(Text block)
Begin

Although more conservative in terms of what his company’s pioneering efforts in oil extraction from Northern Alaska’s three great source rocks might contribute to the state’s declining oil production, Duncan did not offer a positive or negative comment on SB 3001, although he did say that Great Bear officials “are amazed at the cost differential between North Alaska” and the much lower-cost South Texas, “whether it’s rig rates, whether it’s labor costs, whether it’s the cost of pipe, wellheads, you name it, it’s there.”
But with Great Bear just starting its multi-well, proof of concept drilling and testing phase, expected to last until the end of December, followed by a one-year pilot production test, Duncan made it clear that he still does not know whether Alaska’s source rocks can be enticed to produce commercial qualities of oil and natural gas liquids, and thus what the state of Alaska can do to help his company and others.
So when asked by Sen. Lesil McGuire to contribute to the tax dialogue about “any potential (production tax) bill that could come out of this session” and whether he had “a preference in what type of incentive the state would offer,” Duncan responded with a question that defined his goal for state participation in what he referred to numerous times in his testimony as shared state/industry/societal concerns and challenges.

End

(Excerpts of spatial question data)

Begin

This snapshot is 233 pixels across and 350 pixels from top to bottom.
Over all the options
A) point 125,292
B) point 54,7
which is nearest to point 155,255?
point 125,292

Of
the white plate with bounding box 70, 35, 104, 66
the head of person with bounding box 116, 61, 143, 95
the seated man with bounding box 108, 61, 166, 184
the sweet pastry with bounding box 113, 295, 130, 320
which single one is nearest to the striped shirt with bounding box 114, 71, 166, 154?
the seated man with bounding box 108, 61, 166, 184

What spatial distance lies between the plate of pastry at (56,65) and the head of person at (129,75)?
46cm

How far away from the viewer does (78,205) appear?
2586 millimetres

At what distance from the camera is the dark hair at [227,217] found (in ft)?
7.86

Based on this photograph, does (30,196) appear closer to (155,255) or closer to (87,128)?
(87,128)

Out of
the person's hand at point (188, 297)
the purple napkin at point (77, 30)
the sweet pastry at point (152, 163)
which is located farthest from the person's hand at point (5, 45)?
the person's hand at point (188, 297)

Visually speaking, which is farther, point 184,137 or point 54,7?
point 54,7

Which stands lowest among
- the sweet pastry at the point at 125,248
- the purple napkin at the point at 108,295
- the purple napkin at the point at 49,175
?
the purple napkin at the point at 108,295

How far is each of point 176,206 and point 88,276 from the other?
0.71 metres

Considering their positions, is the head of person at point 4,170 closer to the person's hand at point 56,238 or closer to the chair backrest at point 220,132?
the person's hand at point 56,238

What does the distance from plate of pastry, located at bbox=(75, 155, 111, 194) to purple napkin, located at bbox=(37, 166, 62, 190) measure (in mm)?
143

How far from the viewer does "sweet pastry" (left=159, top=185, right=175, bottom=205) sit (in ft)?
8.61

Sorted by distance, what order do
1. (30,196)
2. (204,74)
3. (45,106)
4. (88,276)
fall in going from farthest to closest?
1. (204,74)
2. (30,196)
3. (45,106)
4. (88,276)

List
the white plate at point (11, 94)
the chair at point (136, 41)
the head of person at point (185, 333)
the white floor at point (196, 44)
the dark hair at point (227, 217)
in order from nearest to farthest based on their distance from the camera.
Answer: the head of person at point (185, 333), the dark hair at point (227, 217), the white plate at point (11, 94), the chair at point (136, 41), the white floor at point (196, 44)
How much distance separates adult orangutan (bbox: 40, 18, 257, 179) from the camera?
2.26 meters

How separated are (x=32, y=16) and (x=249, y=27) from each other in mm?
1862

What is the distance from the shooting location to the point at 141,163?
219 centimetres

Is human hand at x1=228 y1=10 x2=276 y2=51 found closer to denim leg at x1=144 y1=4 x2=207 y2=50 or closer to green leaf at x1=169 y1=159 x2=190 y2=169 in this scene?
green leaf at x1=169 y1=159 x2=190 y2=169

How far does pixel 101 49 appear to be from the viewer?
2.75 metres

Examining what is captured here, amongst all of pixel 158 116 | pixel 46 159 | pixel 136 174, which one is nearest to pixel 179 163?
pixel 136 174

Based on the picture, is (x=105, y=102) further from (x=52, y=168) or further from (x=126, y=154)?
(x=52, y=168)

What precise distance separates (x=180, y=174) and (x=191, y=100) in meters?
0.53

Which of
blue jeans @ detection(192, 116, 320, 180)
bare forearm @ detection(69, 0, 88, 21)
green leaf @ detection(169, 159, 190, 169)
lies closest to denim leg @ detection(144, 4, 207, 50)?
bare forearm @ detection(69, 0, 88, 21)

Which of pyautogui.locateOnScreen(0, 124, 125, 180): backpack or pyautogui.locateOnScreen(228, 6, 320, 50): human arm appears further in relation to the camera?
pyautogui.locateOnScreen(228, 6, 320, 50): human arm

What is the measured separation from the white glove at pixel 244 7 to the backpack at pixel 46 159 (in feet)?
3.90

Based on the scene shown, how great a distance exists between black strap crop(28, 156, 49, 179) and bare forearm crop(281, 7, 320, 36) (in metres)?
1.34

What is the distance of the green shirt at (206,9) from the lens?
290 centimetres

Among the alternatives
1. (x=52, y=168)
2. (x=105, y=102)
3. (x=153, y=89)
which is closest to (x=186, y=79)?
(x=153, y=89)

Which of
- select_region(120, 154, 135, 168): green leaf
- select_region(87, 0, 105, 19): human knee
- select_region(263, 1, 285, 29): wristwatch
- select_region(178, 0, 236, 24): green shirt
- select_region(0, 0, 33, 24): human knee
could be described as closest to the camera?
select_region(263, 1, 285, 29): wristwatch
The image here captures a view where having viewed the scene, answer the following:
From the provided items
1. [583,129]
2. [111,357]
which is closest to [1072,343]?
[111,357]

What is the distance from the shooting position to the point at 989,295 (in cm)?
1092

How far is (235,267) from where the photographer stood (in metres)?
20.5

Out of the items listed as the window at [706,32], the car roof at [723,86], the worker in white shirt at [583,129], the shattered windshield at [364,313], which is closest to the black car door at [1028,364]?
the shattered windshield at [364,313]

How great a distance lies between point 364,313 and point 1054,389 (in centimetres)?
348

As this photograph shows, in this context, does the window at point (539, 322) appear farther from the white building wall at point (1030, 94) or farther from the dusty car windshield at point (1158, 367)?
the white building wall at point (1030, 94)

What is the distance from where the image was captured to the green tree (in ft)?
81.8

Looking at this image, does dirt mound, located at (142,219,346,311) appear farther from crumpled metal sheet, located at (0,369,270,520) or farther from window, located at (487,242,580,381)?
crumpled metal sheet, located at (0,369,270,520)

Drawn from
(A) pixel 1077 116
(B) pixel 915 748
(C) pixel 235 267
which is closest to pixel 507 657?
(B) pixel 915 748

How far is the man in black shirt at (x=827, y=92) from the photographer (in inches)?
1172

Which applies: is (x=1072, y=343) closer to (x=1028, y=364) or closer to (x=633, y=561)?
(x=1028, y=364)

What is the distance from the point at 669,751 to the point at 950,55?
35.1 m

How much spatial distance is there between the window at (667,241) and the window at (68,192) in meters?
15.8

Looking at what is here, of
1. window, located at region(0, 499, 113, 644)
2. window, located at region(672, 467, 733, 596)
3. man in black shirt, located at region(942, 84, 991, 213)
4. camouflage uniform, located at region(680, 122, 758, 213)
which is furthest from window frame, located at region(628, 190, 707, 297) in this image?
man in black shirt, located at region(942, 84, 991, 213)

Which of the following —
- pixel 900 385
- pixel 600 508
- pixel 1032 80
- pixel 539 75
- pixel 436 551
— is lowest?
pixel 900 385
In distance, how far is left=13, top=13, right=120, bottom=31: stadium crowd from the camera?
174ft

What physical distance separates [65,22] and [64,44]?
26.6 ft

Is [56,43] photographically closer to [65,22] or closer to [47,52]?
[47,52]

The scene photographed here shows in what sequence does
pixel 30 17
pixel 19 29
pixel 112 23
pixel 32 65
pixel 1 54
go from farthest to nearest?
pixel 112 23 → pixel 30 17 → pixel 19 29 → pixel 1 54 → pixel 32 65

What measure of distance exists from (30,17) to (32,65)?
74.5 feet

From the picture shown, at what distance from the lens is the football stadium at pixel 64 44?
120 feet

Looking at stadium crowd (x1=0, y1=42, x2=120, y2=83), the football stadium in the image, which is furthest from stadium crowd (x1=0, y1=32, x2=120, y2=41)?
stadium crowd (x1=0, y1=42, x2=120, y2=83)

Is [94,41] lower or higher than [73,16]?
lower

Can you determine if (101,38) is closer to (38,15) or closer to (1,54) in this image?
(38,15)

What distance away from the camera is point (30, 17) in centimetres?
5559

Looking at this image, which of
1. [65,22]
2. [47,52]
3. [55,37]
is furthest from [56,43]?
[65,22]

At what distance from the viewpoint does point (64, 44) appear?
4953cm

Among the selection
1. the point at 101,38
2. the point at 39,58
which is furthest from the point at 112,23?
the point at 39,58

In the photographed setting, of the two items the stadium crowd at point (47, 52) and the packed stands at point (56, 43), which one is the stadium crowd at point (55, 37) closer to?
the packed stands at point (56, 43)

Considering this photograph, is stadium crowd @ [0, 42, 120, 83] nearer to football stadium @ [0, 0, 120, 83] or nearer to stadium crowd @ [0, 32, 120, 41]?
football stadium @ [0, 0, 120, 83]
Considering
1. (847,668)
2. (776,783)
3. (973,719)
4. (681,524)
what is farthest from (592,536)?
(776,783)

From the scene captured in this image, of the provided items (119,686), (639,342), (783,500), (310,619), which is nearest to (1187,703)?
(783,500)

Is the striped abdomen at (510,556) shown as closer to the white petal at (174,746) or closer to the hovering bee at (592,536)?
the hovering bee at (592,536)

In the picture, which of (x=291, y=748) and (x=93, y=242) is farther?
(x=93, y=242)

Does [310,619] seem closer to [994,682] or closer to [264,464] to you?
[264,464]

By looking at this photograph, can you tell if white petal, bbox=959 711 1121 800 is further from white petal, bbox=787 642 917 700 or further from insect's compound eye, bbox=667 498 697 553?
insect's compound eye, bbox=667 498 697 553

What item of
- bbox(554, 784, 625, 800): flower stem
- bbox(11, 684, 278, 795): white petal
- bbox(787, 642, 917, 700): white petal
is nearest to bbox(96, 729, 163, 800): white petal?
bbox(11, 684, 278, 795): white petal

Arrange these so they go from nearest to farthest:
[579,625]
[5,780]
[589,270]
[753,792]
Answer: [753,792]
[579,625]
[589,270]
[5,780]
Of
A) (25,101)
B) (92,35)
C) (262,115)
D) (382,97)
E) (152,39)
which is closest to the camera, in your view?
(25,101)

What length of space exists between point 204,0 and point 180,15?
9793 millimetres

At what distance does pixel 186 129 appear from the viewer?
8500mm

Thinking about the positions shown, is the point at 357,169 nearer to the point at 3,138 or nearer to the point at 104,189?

End

(Set task 1) Write out the part of the Alaska oil text starting with "So when asked" and going on through "concerns and challenges.", word for word.
(Set task 2) Gather every line of the records that contains the string "bounding", matching case exactly.

(Finished answer 1)
So when asked by Sen. Lesil McGuire to contribute to the tax dialogue about “any potential (production tax) bill that could come out of this session” and whether he had “a preference in what type of incentive the state would offer,” Duncan responded with a question that defined his goal for state participation in what he referred to numerous times in his testimony as shared state/industry/societal concerns and challenges.

(Finished answer 2)
the white plate with bounding box 70, 35, 104, 66
the head of person with bounding box 116, 61, 143, 95
the seated man with bounding box 108, 61, 166, 184
the sweet pastry with bounding box 113, 295, 130, 320
which single one is nearest to the striped shirt with bounding box 114, 71, 166, 154?
the seated man with bounding box 108, 61, 166, 184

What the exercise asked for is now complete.